Czy Revoy EV zrewolucjonizuje transport?

4 marca 2024, 9:47

Jak zmieniłaby się branża transportowa, gdyby każdy spalinowy ciągnik siodłowy zużywał nawet 80% mniej paliwa, a obowiązkowy postój na wymianę baterii trwał krócej niż 5 minut? Dzięki Revoy, w USA już mogą się o tym przekonać. Sprawdzamy, czym jest ten wynalazek i czy sprawdzi się także w UE?

Spis treści:

  • Czym jest Revoy EV?
  • Osiągi Revoy EV i efekty jego wykorzystania
  • Revoy EV vs e-naczepy: wygrywa logistyka
  • Przyszłość tego rozwiązania w UE

 

Napęd elektryczny w sektorze pojazdów ciężarowych wykorzystać można na różne sposoby. I chociaż wciąż nie udaje się pokonać największych ograniczeń e-trucków, to jednak alternatywne zastosowania elektryfikacji nieustannie stwarzają nowe możliwości.
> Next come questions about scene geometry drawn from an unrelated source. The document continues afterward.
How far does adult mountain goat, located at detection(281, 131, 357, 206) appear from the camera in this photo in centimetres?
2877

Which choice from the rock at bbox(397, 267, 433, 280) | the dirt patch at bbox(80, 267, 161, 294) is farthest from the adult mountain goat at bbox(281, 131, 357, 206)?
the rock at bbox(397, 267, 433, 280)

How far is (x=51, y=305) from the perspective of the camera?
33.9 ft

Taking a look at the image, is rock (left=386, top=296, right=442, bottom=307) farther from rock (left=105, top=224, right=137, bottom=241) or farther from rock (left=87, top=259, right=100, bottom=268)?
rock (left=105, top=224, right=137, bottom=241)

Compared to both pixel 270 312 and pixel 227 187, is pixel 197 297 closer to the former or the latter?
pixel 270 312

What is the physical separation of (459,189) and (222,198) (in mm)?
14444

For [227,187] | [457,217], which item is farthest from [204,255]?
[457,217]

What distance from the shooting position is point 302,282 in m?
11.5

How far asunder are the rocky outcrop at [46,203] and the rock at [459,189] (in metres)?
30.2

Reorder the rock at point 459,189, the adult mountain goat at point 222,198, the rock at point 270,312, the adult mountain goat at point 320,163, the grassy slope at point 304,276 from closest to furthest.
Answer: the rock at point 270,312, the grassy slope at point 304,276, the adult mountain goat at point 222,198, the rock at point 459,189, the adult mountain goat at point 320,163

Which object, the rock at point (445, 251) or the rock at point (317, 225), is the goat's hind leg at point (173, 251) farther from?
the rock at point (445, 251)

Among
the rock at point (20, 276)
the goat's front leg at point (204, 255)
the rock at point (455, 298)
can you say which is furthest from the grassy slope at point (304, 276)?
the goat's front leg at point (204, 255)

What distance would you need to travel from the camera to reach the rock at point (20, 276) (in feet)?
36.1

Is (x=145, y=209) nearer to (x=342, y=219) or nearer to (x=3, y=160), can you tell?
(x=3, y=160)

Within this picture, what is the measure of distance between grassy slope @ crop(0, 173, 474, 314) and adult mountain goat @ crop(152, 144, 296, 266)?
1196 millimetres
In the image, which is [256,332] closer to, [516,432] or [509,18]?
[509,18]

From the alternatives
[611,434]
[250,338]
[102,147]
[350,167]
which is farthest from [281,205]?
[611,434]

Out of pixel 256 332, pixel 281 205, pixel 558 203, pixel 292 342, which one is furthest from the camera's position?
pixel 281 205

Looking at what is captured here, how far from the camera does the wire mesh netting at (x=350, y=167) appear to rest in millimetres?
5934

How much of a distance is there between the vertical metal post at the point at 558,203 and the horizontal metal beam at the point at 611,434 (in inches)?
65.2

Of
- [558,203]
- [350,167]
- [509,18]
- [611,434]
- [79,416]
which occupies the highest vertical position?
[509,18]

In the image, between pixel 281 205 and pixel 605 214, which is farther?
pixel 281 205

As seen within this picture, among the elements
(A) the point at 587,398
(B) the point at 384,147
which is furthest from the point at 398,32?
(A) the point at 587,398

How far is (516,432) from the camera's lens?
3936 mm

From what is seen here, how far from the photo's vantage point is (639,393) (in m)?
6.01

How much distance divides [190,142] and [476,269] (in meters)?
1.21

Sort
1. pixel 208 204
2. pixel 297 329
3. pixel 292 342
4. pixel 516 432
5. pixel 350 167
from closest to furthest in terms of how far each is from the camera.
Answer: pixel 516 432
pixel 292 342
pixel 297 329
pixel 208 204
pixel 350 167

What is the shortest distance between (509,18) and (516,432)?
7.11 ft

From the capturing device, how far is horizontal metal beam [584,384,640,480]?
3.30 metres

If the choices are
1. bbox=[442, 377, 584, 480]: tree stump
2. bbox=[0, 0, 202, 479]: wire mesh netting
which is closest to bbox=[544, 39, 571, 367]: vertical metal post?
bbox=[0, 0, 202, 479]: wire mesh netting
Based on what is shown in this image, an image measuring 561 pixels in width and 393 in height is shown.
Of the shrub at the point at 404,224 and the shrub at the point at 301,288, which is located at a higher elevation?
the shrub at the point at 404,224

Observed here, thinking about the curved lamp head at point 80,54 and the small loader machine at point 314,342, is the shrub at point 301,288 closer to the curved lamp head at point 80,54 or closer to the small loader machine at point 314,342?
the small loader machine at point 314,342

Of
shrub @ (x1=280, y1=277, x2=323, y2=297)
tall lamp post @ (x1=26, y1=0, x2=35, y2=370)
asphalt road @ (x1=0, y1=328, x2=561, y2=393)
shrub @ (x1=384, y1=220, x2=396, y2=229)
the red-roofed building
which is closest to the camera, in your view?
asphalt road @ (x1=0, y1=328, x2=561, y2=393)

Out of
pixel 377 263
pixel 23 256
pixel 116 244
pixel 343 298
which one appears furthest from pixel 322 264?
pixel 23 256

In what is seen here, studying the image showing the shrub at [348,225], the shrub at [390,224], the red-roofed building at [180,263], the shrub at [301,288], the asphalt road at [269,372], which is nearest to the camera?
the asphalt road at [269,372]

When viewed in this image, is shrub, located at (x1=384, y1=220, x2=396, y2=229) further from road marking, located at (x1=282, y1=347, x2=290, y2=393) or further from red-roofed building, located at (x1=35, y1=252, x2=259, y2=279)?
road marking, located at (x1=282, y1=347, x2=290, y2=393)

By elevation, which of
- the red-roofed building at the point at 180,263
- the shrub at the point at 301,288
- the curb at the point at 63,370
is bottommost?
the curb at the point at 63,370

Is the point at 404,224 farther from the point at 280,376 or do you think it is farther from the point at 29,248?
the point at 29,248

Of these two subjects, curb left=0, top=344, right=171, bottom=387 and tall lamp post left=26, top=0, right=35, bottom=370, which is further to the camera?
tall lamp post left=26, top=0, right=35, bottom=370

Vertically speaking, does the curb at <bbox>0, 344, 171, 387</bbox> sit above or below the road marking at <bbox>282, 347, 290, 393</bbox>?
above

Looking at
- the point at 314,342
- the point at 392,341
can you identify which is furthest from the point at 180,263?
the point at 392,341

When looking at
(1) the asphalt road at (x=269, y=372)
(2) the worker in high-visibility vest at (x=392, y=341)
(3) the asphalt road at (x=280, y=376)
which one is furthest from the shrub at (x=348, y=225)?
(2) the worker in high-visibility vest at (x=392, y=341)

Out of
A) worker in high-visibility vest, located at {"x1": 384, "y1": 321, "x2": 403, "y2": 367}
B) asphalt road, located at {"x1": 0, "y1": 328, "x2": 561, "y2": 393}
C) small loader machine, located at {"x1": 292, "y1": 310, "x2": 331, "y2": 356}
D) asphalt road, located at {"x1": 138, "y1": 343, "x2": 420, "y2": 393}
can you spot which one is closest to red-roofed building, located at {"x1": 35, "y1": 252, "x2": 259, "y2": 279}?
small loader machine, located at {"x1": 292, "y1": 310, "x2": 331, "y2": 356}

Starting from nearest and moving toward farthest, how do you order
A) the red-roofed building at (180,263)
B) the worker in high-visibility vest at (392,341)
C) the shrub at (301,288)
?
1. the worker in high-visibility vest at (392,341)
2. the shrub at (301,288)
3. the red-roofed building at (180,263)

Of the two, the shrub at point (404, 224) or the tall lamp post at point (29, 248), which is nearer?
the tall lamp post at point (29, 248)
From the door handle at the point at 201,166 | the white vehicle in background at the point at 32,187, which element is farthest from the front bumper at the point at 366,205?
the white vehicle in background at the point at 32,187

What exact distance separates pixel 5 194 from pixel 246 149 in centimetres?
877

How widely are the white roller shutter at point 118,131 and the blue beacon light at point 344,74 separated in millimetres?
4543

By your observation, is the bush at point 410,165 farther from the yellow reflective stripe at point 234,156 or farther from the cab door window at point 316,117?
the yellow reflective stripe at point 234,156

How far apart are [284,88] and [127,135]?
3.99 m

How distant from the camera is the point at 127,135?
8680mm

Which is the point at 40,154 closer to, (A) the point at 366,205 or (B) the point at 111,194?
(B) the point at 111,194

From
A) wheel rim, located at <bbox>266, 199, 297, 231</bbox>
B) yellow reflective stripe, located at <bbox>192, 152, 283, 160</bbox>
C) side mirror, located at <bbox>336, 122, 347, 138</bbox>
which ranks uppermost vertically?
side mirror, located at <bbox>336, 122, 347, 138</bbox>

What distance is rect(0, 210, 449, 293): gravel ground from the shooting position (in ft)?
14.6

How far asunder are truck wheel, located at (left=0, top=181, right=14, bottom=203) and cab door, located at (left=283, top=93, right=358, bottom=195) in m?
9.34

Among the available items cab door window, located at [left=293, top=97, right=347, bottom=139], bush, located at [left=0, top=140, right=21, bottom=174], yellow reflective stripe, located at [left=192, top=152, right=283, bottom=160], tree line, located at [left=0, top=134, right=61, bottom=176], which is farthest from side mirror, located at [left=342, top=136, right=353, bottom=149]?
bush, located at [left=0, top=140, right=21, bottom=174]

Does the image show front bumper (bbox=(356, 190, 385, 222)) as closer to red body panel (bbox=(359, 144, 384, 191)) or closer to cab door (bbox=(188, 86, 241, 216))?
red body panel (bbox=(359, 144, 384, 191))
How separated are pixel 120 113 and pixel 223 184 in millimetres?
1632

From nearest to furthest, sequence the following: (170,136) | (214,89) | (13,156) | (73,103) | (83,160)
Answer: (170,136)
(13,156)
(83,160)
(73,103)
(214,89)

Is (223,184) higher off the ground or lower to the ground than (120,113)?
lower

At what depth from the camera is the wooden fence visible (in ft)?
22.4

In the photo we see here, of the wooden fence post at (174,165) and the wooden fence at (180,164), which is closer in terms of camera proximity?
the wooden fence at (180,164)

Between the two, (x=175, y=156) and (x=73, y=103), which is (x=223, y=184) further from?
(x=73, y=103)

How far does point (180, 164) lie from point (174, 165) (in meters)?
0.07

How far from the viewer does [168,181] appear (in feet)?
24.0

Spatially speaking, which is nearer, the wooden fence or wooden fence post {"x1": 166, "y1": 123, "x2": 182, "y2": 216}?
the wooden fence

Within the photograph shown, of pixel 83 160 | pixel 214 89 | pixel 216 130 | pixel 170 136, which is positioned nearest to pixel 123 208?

Jedną z nich jest Revoy EV, którego innowacyjność wykracza daleko poza zagadnienia konstrukcyjne.

Czym jest Revoy EV?

Revoy EV to nowatorski projekt z USA, który umożliwia wykorzystanie wspomagania elektrycznego napędu bez konieczności wykonywania jakichkolwiek przeróbek w ciągniku lub naczepie. Ma postać krótkiego, jednoosiowego wózka, montowanego na standardowym siodle ciągnika. Z przodu znajduje się zestaw akumulatorów, a z tyłu typowe siodło, do którego podpina się zwyczajną naczepę.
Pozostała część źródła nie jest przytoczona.